AUSGANGSTEXT >>
<<<<

Schneider hat bei seiner Therapie selbst eine Lotsin in Anspruch genommen. Als er vor vielen Monaten das Benefizkonzert plante, wusste er nicht, ob er es noch erleben würde. Im Herbst 2021 erlitt er einen Rückfall. Nun will der 66-Jährige den Auftritt unter das Motto "Das Leben ist schön" stellen. Das werde einem erst richtig klar, wenn es in Gefahr sei, sagte er am Donnerstag bei einer musikalischen Kostprobe im NCT: "Wir wollen das Leben feiern. Ich hoffe, dass wir mit dem Konzert vielen Menschen, die in ähnlicher Situation sind, Hoffnung geben können". Die Gesunden sollten daran erinnert werden, dass es jeden treffen könne.

Bisher wird das sogenannte Lotsenprogramm allein durch Spenden finanziert. Damit es weitergehen kann, wird jeder Euro gebraucht. Während es in der Pilotphase Erkrankten mit einem bestimmten Tumor diente, soll es fortan allen Krebspatienten offenstehen. Für ihn sei die Zeit im Krankenhaus auch eine Zeit des Innehaltens gewesen, sagt Schneider. "Sonst bin ich immer in Aktion, plötzlich hatte ich Zeit zum Zuhören." So sei die Idee entstanden, "die Klänge des Krankenhauses, die akustische Dimension einer Krebstherapie auf die Bühne zu bringen und in Musik zu verwandeln". Neben Hits von Barock bis Jazz sind auch Geräusche aus dem Klinikalltag zu vernehmen.

>>>>

AUFGABE >> Unter welches Motto will Schneider laut dem Ausgangstext seinen Auftritt stellen? Bitte beachten: Die Einträge stammen aus einer anderen Quelle als der Ausgangstext.

GEGEBENE EINTRÄGE >>
<<<<

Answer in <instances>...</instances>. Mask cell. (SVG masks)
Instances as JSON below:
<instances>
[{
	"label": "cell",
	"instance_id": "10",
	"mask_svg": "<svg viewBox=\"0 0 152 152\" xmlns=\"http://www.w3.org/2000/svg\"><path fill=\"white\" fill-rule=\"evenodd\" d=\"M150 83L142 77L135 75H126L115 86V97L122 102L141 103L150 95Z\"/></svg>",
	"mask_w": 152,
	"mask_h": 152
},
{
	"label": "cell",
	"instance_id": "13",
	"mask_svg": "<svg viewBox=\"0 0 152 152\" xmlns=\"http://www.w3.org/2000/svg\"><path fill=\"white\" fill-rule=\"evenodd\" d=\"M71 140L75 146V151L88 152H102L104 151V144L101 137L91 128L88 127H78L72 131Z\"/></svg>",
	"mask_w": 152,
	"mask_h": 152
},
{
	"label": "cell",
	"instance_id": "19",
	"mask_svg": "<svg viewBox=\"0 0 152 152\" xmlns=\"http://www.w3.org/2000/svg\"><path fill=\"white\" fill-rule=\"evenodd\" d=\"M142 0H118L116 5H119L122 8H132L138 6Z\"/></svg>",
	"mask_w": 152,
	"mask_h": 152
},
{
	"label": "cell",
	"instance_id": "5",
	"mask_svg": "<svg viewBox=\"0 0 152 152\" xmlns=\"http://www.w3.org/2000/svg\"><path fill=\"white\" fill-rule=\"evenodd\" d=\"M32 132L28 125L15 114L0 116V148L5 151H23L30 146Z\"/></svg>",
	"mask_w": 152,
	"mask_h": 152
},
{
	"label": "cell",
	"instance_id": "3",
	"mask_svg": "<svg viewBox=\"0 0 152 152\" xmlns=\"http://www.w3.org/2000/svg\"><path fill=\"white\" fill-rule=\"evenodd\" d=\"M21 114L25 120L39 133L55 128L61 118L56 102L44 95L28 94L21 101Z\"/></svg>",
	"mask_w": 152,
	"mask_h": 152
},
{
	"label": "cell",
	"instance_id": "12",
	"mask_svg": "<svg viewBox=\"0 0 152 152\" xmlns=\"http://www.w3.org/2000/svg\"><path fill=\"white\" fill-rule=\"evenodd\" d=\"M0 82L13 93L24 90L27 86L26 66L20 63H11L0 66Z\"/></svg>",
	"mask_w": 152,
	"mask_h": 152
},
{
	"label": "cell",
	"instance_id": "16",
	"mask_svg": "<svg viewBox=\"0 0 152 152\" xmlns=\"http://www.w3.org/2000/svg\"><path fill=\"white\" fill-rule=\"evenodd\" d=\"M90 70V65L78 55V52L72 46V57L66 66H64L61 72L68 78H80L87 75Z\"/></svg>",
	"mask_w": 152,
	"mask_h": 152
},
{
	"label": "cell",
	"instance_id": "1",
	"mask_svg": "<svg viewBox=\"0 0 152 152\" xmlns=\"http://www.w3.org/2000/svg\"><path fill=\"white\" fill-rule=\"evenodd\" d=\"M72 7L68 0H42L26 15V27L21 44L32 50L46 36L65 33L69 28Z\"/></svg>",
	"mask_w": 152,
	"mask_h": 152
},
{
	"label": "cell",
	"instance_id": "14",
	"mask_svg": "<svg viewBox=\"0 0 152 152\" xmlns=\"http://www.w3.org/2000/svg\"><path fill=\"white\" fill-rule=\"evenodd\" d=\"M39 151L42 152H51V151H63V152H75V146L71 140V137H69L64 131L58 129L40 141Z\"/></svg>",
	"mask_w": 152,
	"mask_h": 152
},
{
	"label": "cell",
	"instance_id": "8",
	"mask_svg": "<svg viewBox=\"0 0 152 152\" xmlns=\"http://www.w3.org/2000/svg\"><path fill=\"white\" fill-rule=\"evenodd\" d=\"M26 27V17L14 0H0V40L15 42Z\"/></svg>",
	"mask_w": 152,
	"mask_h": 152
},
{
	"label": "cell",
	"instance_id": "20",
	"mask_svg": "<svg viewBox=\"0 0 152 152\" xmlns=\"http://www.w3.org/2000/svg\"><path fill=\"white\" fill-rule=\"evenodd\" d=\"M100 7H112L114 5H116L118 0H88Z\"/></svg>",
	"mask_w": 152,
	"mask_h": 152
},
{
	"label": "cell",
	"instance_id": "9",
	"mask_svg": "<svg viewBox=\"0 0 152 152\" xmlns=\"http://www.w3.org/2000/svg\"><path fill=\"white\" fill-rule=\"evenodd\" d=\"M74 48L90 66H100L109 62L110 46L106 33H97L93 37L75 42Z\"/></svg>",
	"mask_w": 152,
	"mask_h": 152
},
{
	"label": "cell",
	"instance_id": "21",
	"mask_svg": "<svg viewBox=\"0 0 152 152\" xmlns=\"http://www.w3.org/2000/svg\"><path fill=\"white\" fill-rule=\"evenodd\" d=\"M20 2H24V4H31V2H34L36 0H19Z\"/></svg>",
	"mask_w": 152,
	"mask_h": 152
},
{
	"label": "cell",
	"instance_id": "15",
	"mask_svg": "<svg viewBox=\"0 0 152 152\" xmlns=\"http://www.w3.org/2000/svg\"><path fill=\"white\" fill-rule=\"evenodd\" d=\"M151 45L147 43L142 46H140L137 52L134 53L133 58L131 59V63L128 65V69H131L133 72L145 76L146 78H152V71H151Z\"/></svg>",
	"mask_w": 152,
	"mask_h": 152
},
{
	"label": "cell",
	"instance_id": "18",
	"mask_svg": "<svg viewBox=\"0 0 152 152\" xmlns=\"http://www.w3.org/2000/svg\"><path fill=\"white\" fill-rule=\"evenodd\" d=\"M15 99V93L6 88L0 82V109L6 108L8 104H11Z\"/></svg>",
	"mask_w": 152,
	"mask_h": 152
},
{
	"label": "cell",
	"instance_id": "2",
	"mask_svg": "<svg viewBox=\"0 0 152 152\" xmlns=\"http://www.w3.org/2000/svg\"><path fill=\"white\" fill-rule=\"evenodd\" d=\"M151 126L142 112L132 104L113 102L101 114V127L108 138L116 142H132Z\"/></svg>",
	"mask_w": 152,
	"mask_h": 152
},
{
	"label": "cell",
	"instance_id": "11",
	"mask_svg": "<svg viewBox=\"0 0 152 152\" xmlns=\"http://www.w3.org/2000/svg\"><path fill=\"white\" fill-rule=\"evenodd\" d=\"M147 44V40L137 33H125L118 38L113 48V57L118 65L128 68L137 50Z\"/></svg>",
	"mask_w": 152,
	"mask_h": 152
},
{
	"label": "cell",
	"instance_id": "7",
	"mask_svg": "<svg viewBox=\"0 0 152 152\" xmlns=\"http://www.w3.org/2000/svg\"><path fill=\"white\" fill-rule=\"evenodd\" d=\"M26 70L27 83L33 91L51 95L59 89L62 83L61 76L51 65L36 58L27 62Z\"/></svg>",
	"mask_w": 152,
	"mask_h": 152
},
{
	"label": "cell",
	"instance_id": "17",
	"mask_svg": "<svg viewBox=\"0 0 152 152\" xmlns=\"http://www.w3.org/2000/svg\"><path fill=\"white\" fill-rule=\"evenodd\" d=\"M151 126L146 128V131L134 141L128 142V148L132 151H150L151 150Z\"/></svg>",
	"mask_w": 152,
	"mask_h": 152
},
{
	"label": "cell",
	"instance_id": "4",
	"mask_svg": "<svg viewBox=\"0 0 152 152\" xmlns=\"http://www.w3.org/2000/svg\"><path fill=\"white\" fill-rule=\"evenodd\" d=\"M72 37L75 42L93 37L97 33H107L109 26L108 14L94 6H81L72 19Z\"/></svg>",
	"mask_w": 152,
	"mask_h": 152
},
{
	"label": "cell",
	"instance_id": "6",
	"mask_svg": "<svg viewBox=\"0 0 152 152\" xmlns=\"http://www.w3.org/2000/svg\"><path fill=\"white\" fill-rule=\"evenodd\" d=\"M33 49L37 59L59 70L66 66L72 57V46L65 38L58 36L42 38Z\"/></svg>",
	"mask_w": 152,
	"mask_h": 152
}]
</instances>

>>>>

ERWARTETE AUSGABE >> „Das Leben ist schön“